Mugello, lo spirito del motociclismo torna al suo tempio

È stato un anno strano, quello appena passato. Confinati nelle quattro mura casalinghe, stremati dall’assenza di relazioni, dalla mancanza di andare agli eventi, e più che mai quelli sportivi. Lo sport, però, è andato avanti, in un modo o nell’altro. Il calcio ha ripreso, lo ha fatto il basket, la Formula 1 e anche la MotoGP. Il circus delle due ruote però lo ha fatto con una ferita enorme: ripartire senza una tappa essenziale del calendario, il Mugello. Ai più, potrebbe non dire molto, ma agli appassionati questo autodromo fa brillare gli occhi, venire il magone e battere il cuore. Il Mugello è la casa dell’Italia nel Motomondiale, è un circuito tecnico, complesso, velocissimo. E poi, tutto intorno all’asfalto, sulle colline toscane, i tifosi colorano quella piccola parentesi di energia in mezzo alla natura. Lo scorso anno no, quest’anno nemmeno ma quanto meno si corre. Non ci sarà il tifo, ma la gara sì. E ci può bastare. Certo che, quei colori mancano, quel rumore manca, quell’energia manca.
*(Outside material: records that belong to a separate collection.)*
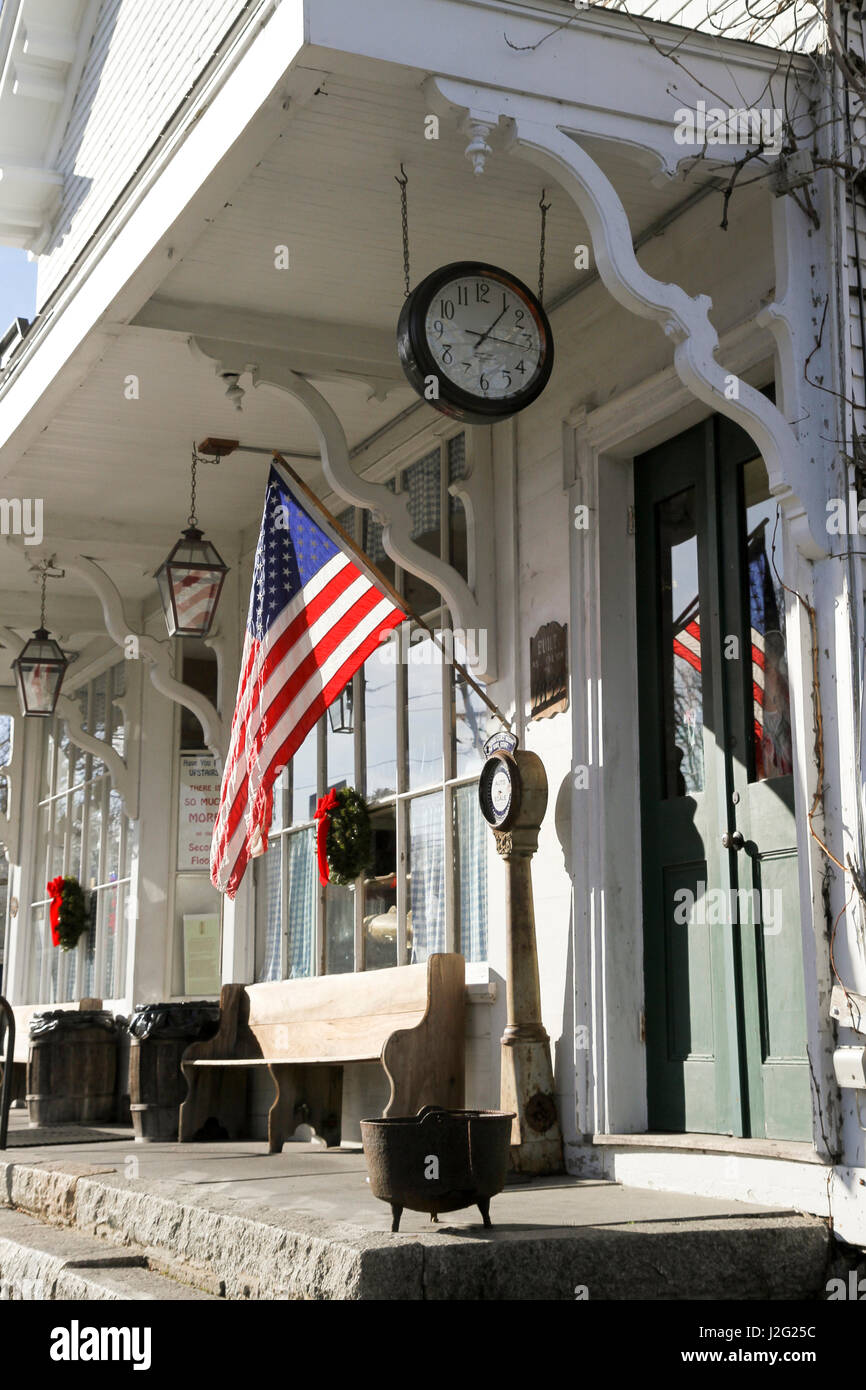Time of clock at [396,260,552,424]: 1:16
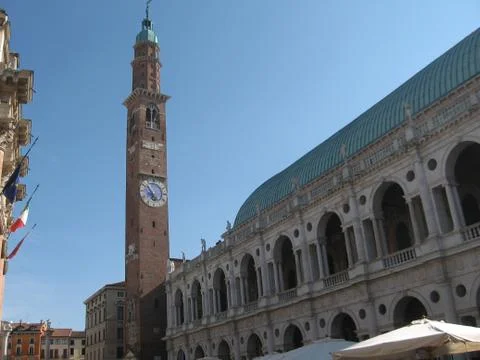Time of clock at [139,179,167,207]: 4:52
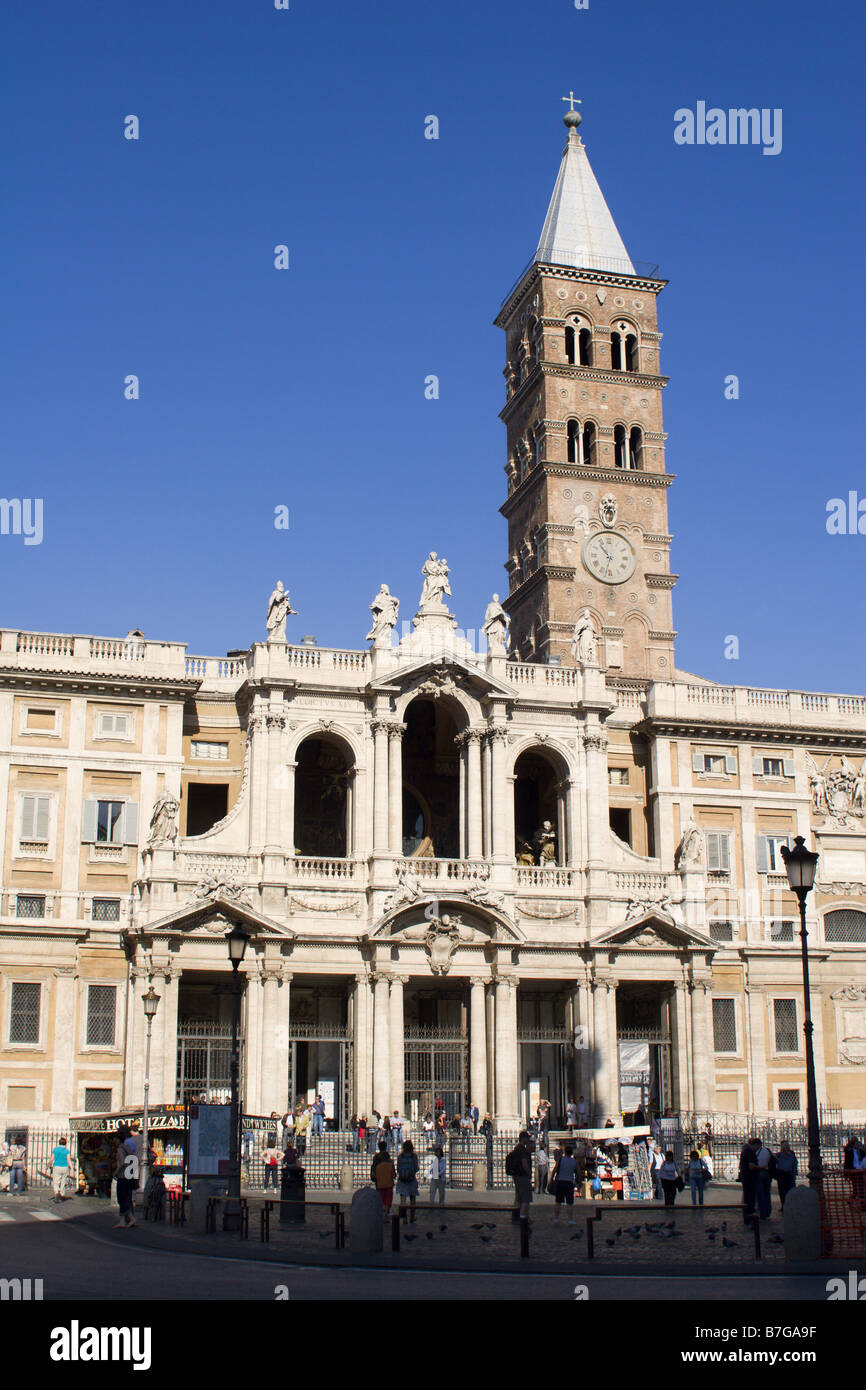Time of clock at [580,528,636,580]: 10:32
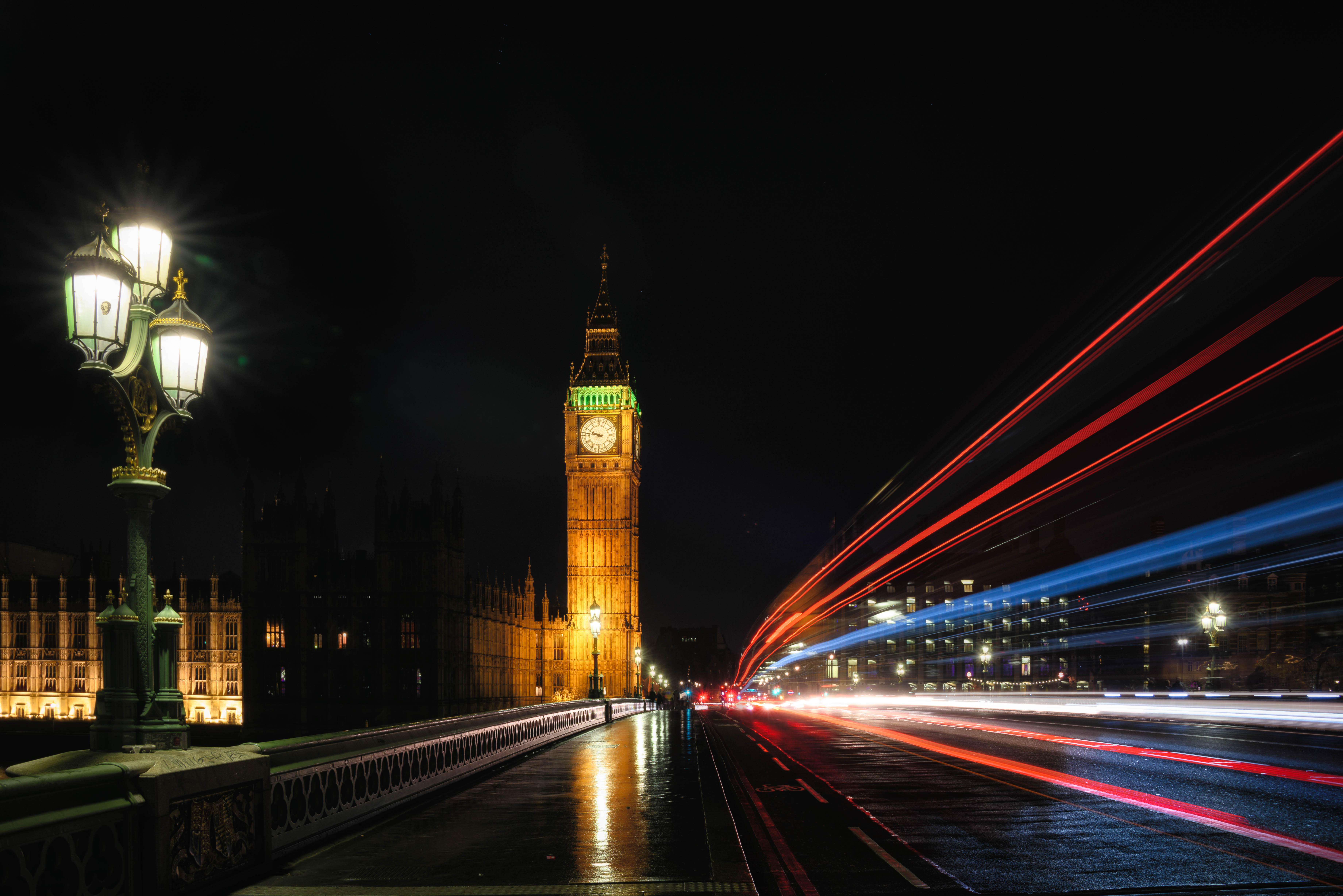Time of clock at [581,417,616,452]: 9:46
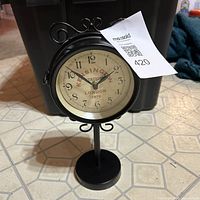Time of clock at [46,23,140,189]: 1:51
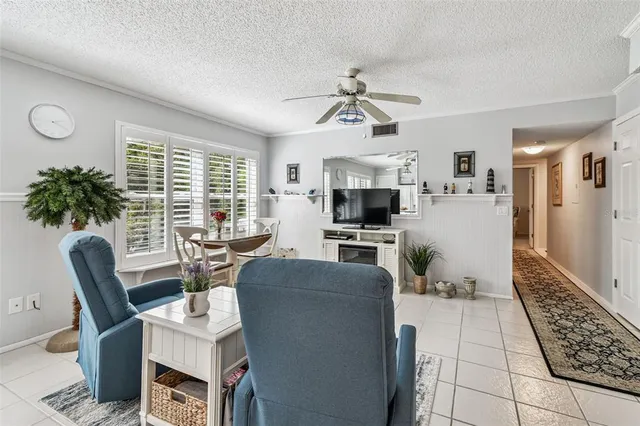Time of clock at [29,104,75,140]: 4:14
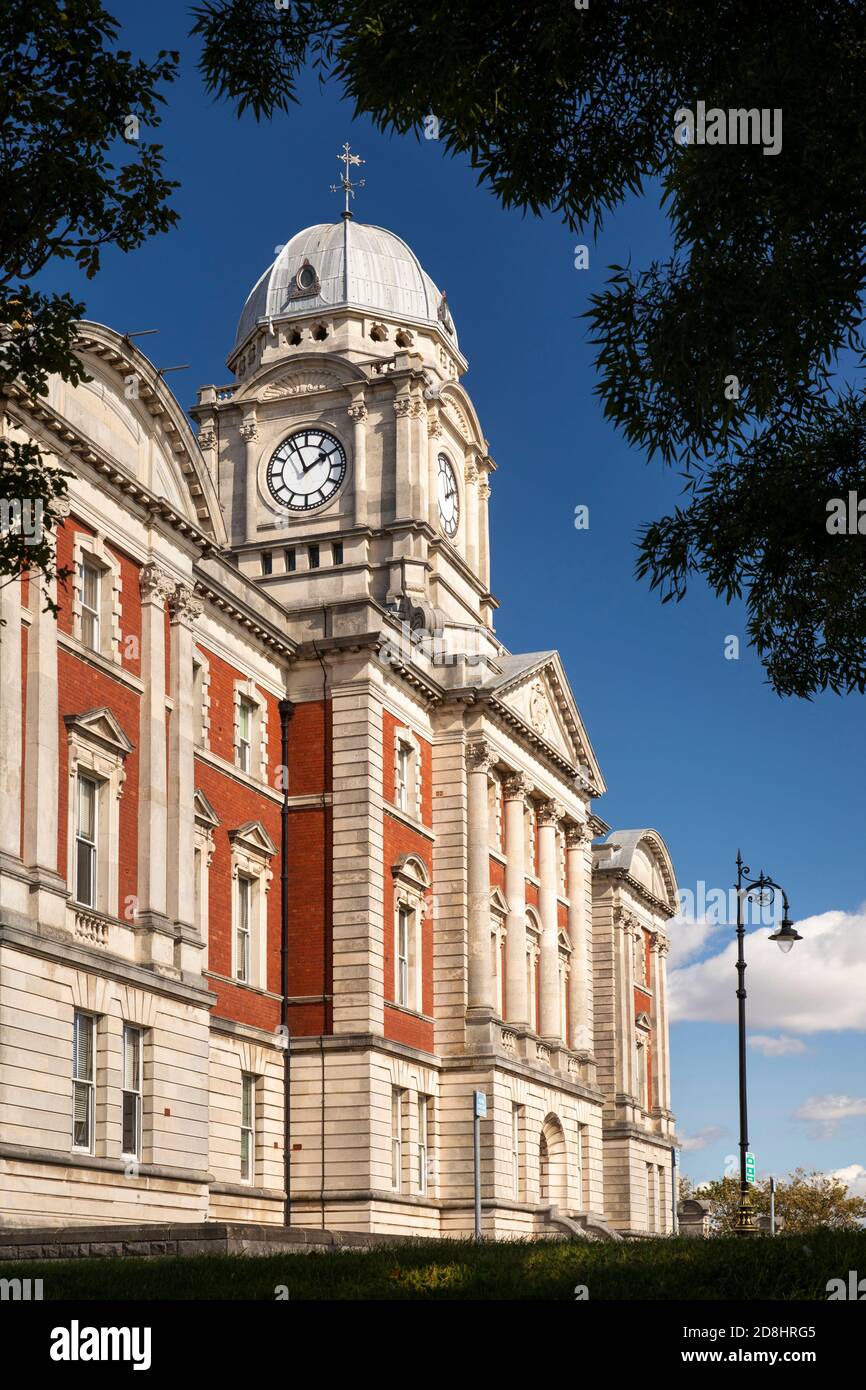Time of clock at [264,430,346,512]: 1:56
Dovessi spiegare il Mugello a qualcuno che non sa cosa sia direi questo:

I fumogeni colorano il cielo, le bandiere sventolano a coprire i volti degli spettatori, le urla si mescolano ai rombi di motore che sgasano l’anima dei cavalli fuori dalla Bucine, il curvone finale che immette sul lungo rettilineo. Lì, in quel momento, il cuore si ferma, per un istante. Le palpebre rimangono spalancate. In gola senti come un fastidio. Non riesci a respirare, né a deglutire. Rimani lì, immobile. Osservi teso l’ultima volata, testa a testa. È come se il tempio della velocità giocasse a tirare una moneta e lasciasse decidere al destino, al fato, al karma. Non ci sono dèi qui dentro, ma solo uomini veri che adagiano la loro vita sull’asfalto sorretti solo da due ruote per assaporare un attimo di gloria. Anche se quell’attimo, al Mugello, dura in eterno. Vincere lì, in quei saliscendi toscani, significa salvare una stagione, svoltare un campionato, decidere le sorti di una carriera o il rinnovo di un contratto che altrimenti non sarebbe arrivato.

Che vibrazioni che regala il Mugello. Il Mugello è la casa di tutti, di tutti coloro che amano le corse e le moto. Il calore delle persone, l’aria festosa e soleggiata, le vibrazioni positive che senti quando attraversi la pista e osservi le colline di fronte a te. Quel verde rilassante è un ossimoro rispetto al fuoco presente dentro l’estremità dei cordoli. I piloti non stanno più nella pelle. L’ansia, lo stress, i nervi sono tesi. Qualcuno non dorme nemmeno. L’elettricità del Mugello è imparagonabile. Correre qui è come farlo nell’Olimpo del Motociclismo.

Nei prati che si affacciano sulla pista, le persone tendeggiano fino a notte fonda, stanno lì, bevono, urlano, si divertono, giocano, qualcuno trova l’amore, finiscono di grigliare che ormai è l’ora della colazione. Una delle leggende che aleggiano su Valentino Rossi è che lui, da giovanissimo, stava lì, nel prato, insieme ai suoi tifosi. Non dormiva. Rientrava nel paddock, warm up e vittoria in tasca. Senza riposare mai, solo per stare vicino al proprio pubblico. Ovviamente nessuno lo ha mai dimostrato, anzi. Ma il Mugello è anche questo. Sacro e profano.

Mamma mia il Mugello. È tornato. Certo, manca il pubblico, l’anima, l’energia, il battito della pista più affascinante del mondo, ma quest’anno ci accontentiamo di vedere quei fenomeni, che si fanno chiamare uomini o meglio piloti, dare l’anima per stare davanti a tutti prima che la Bucine li lanci nell’Olimpo.